『こんばんは。』
その優しい微笑みは俺の動きを一瞬止めさせた。

彼女は優しかった。
パーティーでみんなが俺を遠巻きに見るなか彼女だけはなんのためらいもなく俺に話しかけた。
それはもしかしたら新人だからという考えがあったからかもしれない。だけど、俺は嬉しかったんだ。ずっと一人でいたから。天才だからなんて遠巻きにささやかれるのももう慣れてしまった。天才なんかじゃない、俺は努力だけでここまでやってきたんだ、そう言いたくてもそばに来るやつなんているはずもなかったから。

「こんばんは。お一人なんですか?」
『はい。私、こういうのは初めてで…一人だから余計に緊張してます。』
困ったように苦笑した彼女に俺はもう捕まっていたのかもしれない。
「よかったらもう少し俺と話しませんか?」
驚いたようにまばたきを繰り返した彼女はうれしそうに顔を綻ばせて頷いてくれた。

あそこで初めて話しかけてくれた彼女は作曲家。
彼女となら最高の曲を作ることができるのではないか、どうしてかわからないけどそう思った。

次に会えたのは急だった。
「あ、」
『こないだの…』
漏れてしまった声に気がついて彼女の視界に俺がはいる。
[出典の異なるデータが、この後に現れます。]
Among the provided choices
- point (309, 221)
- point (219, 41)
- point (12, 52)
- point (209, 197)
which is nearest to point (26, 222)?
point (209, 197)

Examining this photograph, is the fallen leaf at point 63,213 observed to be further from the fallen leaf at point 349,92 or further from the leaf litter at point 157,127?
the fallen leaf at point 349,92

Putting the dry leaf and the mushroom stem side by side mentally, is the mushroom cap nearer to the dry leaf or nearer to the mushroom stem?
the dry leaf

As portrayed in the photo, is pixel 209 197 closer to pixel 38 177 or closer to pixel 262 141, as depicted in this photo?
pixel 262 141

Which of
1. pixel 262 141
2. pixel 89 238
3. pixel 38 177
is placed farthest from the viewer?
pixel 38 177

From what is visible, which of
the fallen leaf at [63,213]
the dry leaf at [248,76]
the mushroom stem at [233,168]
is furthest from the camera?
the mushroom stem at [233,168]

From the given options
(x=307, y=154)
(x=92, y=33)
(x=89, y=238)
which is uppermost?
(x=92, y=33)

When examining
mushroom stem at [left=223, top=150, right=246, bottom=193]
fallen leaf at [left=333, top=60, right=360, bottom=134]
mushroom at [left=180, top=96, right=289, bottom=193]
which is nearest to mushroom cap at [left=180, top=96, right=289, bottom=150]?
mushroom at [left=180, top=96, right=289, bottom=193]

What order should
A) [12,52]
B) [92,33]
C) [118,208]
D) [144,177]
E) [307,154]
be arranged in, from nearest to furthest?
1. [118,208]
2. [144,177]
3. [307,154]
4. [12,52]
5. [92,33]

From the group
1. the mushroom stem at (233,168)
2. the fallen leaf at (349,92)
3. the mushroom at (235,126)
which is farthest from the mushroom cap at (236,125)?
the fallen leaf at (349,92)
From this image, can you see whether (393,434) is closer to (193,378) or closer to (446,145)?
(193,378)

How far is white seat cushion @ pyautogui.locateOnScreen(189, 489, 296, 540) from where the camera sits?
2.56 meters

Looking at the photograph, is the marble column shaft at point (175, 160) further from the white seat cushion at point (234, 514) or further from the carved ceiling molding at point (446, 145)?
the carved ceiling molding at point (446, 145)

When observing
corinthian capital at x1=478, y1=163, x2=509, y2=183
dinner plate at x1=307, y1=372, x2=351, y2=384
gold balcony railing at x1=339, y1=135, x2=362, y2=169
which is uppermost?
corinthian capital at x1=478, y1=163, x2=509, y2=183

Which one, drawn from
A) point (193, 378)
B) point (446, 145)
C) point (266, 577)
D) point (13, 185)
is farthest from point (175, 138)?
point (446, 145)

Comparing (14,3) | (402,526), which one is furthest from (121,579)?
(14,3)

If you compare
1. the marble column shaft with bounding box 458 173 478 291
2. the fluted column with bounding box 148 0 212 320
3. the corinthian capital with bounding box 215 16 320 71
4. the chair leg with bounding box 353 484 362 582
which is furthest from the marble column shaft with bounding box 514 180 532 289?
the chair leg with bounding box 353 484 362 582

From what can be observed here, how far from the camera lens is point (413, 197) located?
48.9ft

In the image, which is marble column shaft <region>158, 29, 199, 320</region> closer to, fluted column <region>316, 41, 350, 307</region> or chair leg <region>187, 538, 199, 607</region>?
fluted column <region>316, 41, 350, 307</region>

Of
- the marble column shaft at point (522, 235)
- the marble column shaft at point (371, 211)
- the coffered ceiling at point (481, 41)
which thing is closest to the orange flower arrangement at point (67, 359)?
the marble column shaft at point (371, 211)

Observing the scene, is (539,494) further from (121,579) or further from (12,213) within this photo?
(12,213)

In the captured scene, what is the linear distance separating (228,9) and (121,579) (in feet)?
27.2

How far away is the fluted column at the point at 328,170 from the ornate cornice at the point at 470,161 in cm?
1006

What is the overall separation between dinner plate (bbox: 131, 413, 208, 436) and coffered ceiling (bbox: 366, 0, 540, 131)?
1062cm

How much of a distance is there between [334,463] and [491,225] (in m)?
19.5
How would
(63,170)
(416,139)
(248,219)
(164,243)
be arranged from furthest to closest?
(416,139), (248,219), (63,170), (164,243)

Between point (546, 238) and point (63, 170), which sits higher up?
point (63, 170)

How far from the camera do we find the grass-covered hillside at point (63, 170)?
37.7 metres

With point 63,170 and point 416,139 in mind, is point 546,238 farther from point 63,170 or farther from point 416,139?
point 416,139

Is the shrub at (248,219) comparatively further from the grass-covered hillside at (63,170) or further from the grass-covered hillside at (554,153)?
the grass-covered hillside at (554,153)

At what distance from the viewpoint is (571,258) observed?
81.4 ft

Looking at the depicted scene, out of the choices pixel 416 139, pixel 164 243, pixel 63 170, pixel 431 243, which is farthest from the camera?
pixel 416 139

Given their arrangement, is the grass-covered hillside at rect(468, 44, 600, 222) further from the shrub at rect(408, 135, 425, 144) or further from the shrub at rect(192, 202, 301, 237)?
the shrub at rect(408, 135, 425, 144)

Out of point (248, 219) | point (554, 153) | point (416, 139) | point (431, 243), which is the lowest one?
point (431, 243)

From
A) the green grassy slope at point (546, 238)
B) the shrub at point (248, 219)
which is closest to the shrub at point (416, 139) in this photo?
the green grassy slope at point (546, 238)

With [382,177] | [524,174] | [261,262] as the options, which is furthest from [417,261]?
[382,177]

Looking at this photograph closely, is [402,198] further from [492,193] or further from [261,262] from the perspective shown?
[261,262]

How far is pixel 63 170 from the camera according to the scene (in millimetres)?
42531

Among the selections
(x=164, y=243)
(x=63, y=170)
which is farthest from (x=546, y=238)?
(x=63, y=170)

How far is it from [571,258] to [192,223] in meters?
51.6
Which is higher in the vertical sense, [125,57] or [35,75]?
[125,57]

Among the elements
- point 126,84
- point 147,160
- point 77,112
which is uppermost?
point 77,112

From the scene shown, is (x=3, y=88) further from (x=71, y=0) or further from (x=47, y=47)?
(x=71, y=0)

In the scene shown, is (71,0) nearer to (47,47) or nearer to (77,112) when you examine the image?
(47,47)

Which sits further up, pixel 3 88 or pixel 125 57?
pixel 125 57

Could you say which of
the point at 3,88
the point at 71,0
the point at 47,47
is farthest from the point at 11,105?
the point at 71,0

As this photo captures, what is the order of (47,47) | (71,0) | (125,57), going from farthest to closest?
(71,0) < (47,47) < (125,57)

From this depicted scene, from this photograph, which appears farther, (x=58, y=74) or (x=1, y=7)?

なんとなく気恥ずかしくて口許を押さえていた手を下ろすと笑いかけた。
知り合いなんですか?と近くにいた関係者にきかれ、ええ、まぁ…と言葉を濁すと彼女も小さくあたまをさげた。
『今回、作曲を担当させていただきます。よろしくお願い致します』
「よろしくお願いします。」
手を差し出せば彼女の小さな手が遠慮がちに触れて、それがどうしようもなくうれしくて頬が緩んだ。




「お願いします」
『はい。もちろんよろこんで』
彼女に専属になってほしいと依頼すれば、いつもの柔らかい笑顔で俺を受け入れてくれた。

彼女がつくる曲は最高で、甘く切なく時に情熱的に想いをぶつけるような。
俺も負けじとその曲に見合う歌声をのせる。